I Scratch My Head

In a stack of papers called Legislation.

  • May
  • 14
  • 2007

A few schools in my district failing to meet their goals impacts all schools next school year. In order to ever move out of Program Improvement (PI) status, the term given to districts like mine, all 11 schools in my district must meet their goals for 2 consecutive years. Roughly, that’s 26,400 students, 1,100 teachers, 35 administrators, and 110 support staff members all working together for 2 straight years across multiple campuses covering easily 30 square miles.

I can’t even get 29 students in my classroom to agree on whether or not my shirt matches my tie.

As In… Magnum?

We’re in PI status because of not making Adequate Yearly Progress (AYP), a number determined by a formula generated by the federal government. AYP can be seen as a school’s report card… sort of. It’s made up of student performance (on CAHSEE and STAR), graduation rates, and participation percentages.

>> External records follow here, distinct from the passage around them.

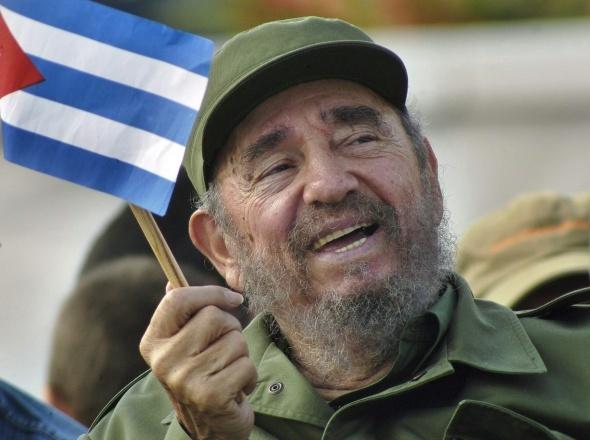 Dünyaca ünlü lider Fidel Castro öldü! Fidel Castro kimdir?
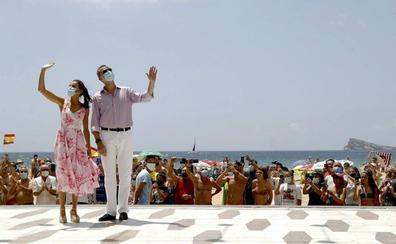 Vítores y helado de turrón para los Reyes en la playa de Benidorm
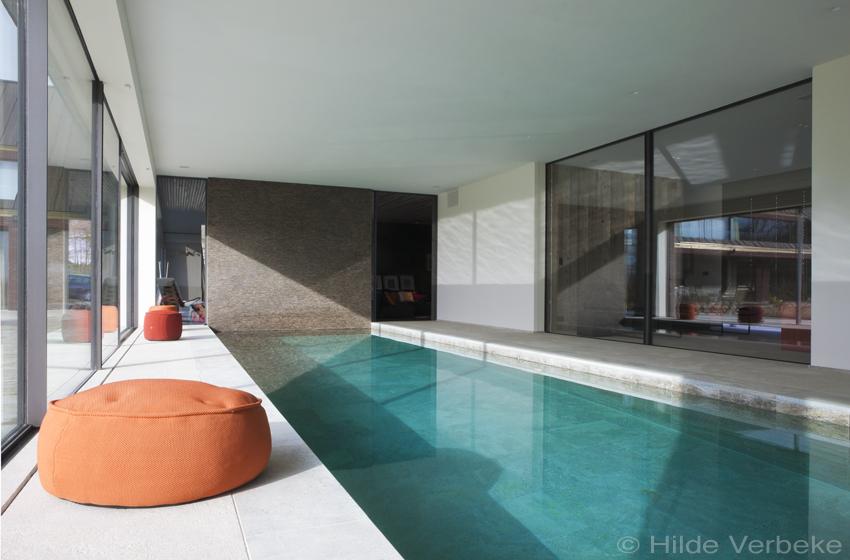 Binnenzwembad met nzelfde natuursteen bekleding for Binnenzwembad bouwen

Just getting a kid in the seat to bubble in a few circles counts toward our AYP.

On the contrary, a student cutting school on the day of testing or in jail unable to attend school or who has relocated but is still on our records or whose parent has exempted him/her from taking the STAR hurts our AYP.

No joke.

Same Pay, More Kids

Because we are now a PI district (and because my district has decided to treat all campuses as PI schools), schools must provide support classes for strategic (2-3 years below grade level) and intensive (4 or more years below grade level) students. Those are more classes that need a teacher.

As such, Morgan-Hart funding is out the window for mainstream students. Instead of hiring more teachers, the current number of teachers will instruct more students per period and also take on the support classes. All English 1 and freshman math classes will now be stacked at 30:1 (32:1 for those math classes). They have been loaded at 20:1 for the last decade or more.

Raising the ratio equals more students in a teacher’s class, lowering the number of sections needed. With fewer sections of freshman English and math, teachers are available to teach other courses, namely those support classes.

Those sections of English and math that are associated with a support class will continue to enjoy the 20:1 perk. But if you’re a core kid (no more than 1 year below grade level), you’re thrown in with 10 more students than your previous year compatriots ever lived with.

Who Is Going To Fight?

The sad thing is that all of this is very complicated; the majority of our parents have no idea why this is happening and no one from the district office is going to explain it to them. You, faithful reader, probably don’t even entirely understand it. I’m sitting waist deep in the repercussions of all this and I’m not entirely certain I’ve explained it accurately. API? AYP? APR? Base vs. growth?

Is this convoluted mess the best system of “accountability” we can muster?